えぬ日和

日々雑記。第二、第四土曜更新を守っているつもり。コラムを書き散らしています。

・さよならの年お別れの月

2020年12月26日 | コラム
 誰かと会い、口を開けば「今年」のあとに「コロナ」が続く二〇二〇年もわずかとなり、来年に願いを込めた挨拶には心情がこもる。一二月の今頃に人と交わす挨拶は特別で、誰に逢っても後ろ髪を引かれるような寂しさとともに次の年への想像をゆるやかに膨らませる「良いお年をお迎えください」の定型文が暖かい。遠出は出来ないながらもささやかな顔なじみのあちこちに今年との別れを告げてようやっと一月一日を迎える心の支度が整う。
 それでも今年はお別れを告げる以上に、さよならを多く告げていた。緊急事態宣言を皮切りに六月一気に職場周辺の行きつけの店が無くなり、ひっそりと七月に京都の櫛屋「二十三や」は数百年の歴史に幕を引き、あちこちの商店街はシャッターを下ろして静かになった。お別れを告げる暇もなく、街は静かになり新しい店が次を狙い土地を買い集めている。
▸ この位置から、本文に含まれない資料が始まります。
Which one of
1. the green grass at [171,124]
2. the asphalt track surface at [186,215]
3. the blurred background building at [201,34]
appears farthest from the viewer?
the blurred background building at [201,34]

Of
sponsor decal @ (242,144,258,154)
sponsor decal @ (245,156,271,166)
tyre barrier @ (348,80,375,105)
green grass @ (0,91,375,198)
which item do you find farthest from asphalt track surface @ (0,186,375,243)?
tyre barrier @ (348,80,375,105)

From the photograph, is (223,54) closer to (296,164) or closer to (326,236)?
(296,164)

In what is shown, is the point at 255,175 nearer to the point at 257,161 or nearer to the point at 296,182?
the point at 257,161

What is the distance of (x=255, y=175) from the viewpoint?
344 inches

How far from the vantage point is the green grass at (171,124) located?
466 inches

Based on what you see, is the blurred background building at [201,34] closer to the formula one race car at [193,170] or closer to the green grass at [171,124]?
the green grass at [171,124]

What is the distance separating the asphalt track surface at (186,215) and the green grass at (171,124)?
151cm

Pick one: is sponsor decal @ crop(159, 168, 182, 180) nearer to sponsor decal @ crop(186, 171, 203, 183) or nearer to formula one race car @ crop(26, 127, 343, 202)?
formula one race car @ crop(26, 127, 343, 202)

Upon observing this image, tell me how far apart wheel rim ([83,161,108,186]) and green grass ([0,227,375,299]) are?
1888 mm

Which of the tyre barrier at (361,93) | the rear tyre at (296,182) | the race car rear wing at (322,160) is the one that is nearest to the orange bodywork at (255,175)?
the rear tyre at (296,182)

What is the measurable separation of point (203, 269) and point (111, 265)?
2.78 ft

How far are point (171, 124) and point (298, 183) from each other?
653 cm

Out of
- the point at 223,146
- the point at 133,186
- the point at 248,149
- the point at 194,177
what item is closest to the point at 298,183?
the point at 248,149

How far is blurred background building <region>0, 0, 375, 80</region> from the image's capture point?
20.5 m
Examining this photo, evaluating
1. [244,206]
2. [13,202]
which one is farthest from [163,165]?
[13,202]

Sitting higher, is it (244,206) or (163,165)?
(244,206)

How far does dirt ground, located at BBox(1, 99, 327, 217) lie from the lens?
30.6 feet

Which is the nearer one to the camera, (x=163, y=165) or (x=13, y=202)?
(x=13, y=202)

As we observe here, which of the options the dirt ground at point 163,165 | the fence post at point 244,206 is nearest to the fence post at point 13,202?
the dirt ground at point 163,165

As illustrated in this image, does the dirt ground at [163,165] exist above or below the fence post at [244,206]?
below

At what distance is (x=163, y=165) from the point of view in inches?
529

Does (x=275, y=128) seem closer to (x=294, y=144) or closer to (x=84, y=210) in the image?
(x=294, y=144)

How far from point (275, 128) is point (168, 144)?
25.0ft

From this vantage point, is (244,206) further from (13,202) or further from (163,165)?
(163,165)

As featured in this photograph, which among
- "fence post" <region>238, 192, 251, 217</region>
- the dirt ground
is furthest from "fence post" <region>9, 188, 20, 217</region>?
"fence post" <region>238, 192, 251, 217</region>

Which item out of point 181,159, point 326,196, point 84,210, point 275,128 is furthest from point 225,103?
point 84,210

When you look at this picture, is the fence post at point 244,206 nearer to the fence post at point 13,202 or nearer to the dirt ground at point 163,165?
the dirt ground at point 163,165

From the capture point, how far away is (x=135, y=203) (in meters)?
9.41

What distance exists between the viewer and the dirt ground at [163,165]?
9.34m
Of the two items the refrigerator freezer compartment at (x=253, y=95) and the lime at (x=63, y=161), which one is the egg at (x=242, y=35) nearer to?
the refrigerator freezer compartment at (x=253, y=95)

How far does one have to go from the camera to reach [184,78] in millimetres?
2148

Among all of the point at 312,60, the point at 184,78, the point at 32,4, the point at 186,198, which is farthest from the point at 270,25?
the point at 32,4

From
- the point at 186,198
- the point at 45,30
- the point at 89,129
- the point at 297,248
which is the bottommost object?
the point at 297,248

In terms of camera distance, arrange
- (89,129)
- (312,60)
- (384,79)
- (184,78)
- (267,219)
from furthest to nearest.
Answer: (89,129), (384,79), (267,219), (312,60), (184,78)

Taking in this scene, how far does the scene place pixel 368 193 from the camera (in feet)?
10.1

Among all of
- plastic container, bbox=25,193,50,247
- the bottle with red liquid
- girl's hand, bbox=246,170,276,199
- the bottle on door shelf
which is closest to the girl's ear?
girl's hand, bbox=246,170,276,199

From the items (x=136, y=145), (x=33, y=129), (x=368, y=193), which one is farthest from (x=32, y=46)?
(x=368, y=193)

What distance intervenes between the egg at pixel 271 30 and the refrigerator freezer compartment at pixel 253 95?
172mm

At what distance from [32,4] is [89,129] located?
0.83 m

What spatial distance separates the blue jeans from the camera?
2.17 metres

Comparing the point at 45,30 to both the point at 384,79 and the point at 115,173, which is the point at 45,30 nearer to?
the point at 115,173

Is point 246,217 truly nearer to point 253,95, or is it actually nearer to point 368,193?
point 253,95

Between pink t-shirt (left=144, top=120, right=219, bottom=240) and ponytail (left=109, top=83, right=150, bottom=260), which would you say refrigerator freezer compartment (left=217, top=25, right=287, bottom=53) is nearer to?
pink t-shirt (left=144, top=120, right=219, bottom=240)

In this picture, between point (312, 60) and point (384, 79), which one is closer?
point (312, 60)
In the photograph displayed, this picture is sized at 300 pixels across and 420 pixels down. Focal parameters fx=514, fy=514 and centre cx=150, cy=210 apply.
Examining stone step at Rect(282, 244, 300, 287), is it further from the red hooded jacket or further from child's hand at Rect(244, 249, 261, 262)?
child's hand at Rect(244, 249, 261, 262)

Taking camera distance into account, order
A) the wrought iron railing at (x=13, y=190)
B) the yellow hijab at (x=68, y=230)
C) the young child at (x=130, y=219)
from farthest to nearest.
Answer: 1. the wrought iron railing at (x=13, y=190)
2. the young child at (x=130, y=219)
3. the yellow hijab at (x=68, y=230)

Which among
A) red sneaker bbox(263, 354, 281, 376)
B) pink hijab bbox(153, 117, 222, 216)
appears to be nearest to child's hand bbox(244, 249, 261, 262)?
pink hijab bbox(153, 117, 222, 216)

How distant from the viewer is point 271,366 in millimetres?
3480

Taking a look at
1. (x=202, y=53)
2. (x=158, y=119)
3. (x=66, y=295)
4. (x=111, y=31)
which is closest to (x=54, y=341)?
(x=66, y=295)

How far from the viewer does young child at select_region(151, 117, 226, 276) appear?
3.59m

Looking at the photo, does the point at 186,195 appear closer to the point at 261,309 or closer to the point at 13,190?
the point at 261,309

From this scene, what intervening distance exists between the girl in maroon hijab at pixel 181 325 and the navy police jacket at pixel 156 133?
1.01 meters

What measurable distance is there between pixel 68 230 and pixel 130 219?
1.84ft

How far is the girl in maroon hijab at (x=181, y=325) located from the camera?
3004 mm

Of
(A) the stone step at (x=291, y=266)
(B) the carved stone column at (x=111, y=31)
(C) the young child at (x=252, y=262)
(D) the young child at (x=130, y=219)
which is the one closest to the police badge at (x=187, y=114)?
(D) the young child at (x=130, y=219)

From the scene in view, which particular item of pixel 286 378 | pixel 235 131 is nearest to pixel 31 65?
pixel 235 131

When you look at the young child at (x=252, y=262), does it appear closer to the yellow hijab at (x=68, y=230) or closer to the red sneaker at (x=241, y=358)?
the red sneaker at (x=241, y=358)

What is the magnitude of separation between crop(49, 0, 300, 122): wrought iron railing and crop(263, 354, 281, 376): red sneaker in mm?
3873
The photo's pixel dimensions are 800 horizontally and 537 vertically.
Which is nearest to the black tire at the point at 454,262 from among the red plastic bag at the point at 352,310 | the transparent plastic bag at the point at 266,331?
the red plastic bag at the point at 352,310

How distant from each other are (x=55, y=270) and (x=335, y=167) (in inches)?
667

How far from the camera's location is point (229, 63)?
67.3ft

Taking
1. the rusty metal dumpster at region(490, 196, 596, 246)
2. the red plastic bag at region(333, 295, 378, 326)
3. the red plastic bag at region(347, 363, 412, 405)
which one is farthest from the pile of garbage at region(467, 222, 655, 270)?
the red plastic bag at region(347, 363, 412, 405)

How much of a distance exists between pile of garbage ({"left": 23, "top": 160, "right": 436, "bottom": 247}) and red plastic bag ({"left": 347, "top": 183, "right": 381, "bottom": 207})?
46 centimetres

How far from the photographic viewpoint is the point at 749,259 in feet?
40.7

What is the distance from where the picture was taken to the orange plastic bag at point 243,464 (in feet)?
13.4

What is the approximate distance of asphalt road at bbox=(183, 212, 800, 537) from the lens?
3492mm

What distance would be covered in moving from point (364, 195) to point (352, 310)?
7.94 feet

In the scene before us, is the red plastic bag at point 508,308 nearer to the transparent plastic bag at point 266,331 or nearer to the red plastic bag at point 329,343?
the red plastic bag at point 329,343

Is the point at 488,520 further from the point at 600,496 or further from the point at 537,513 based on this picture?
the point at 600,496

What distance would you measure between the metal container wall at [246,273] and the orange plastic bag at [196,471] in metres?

ふと見かけた「地上げ」の文字が薄れる間もなく、今年四月までの普段に別れを告げて見たこともない来年へと向かう。
「潰れるべきところは潰れるんだよ」
 と、縁日の元締めはさらりと言った。
 その辺りをさらりと言えるほど、まだ人生で別れを経験していないのかもしれない。